*Given entries:*
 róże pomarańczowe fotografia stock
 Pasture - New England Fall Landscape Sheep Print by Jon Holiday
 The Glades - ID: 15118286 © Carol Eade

...

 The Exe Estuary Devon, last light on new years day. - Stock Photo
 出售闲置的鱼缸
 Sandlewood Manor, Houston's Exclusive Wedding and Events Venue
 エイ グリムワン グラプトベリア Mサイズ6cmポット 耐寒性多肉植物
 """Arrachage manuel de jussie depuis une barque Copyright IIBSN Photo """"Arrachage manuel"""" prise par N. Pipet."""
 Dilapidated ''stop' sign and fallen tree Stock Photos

*Task objective:* Beginning with the line holding "エイ グリムワン グラプトベリア Mサイズ6cmポット 耐寒性多肉植物" and ending with the line holding "Dilapidated ''stop' sign", write out the stretch of material above exactly; add no further lines.

*Solution:*
 エイ グリムワン グラプトベリア Mサイズ6cmポット 耐寒性多肉植物
 """Arrachage manuel de jussie depuis une barque Copyright IIBSN Photo """"Arrachage manuel"""" prise par N. Pipet."""
 Dilapidated ''stop' sign and fallen tree Stock Photos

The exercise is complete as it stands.